Ensure the dimensions in provided data are correct on instantiation.

Returns:

The instance of LiberaVariable with the data set if it was provided.

Return type:

LiberaVariable

Notes

This method is called after the model is validated. It checks if the data is not None and sets the data using the set_data method. If the data is None, it does nothing.

classmethod copy_incoming_metadata(input_metadata: VariableMetadata)#

Ensure that the metadata is copied in as a VariableMetadata object

Parameters:

input_metadata (VariableMetadata) – The metadata to be copied into the variable.

Returns:

A deep copy of the input metadata.

Return type:

VariableMetadata

Raises:

TypeError – If the input metadata is not of type VariableMetadata.

Notes

This method validates that the input metadata is of type VariableMetadata and returns a deep copy of it.

model_config: ClassVar[ConfigDict] = {'arbitrary_types_allowed': True}#

Configuration for the model, should be a dictionary conforming to [ConfigDict][pydantic.config.ConfigDict].

property model_extra: dict[str, Any] | None#

Get extra fields set during validation.

Returns:

A dictionary of extra fields, or None if config.extra is not set to “allow”.

property model_fields_set: set[str]#

Returns the set of fields that have been explicitly set on this model instance.

Returns:

A set of strings representing the fields that have been set,

i.e. that were not filled from defaults.

set_data(data: DataArray | ndarray)#

Takes the provided data into an internal DataArray with Libera defined dimensions

Parameters:

data (DataArray | np.ndarray) – The data to be set for the variable.
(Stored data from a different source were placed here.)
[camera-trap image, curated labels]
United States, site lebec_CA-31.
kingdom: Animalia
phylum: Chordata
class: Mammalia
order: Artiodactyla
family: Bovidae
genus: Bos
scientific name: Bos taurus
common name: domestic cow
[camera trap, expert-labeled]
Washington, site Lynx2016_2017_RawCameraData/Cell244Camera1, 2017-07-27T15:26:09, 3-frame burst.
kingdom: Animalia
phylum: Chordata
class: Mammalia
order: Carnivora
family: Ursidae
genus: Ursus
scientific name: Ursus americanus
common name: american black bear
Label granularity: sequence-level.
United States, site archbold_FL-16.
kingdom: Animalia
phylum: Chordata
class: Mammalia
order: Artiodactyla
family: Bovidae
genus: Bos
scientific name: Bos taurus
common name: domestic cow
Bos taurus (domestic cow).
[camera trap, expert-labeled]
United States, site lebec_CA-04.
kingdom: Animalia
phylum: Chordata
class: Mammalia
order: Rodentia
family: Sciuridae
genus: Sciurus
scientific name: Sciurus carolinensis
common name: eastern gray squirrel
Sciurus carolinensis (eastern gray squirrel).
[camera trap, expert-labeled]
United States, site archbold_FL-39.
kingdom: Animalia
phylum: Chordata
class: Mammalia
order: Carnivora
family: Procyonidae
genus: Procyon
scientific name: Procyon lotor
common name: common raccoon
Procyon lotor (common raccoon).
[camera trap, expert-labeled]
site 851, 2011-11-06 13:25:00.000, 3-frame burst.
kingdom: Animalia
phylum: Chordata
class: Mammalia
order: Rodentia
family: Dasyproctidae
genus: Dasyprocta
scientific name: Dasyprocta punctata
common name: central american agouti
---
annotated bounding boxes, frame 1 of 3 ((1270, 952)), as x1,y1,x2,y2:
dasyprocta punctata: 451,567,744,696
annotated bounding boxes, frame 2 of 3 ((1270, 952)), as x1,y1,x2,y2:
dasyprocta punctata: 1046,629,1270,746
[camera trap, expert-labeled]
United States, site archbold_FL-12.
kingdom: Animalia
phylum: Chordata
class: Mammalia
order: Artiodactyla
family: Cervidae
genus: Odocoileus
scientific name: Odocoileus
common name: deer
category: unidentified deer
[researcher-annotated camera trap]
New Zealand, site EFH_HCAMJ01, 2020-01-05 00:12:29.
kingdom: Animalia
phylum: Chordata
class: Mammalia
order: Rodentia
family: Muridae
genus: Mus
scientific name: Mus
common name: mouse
It can be a DataArray or a numpy ndarray.

Raises:
  • TypeError – If the provided data is not of type DataArray or np.ndarray.

  • ValueError – If the provided data does not match the expected dimensions in the metadata.

Notes

This method is used to set the data for the variable. It checks if the data is a DataArray or a numpy ndarray, and if so, it sets the data while ensuring that the dimensions match those defined in the metadata.

classmethod set_data_as_dataarray(input_data: DataArray | ndarray | None)#

Ensure that the data is internally stored as a DataArray when passed in to the model.

Parameters:

input_data (DataArray | np.ndarray | None) – The data to be set for the variable. It can be a DataArray, a numpy ndarray, or None.

Returns:

A DataArray containing the input data, or None if the input data is None.

Return type:

DataArray | None

Raises:

TypeError – If the input data is not of type DataArray or np.ndarray.

Notes

This method checks if the input data is None, a numpy ndarray, or an xarray DataArray. If it is None, it returns None. If it is a numpy ndarray, it converts it to a DataArray. If it is already a DataArray, it returns it as is. If the input data is of any other type, it raises a TypeError.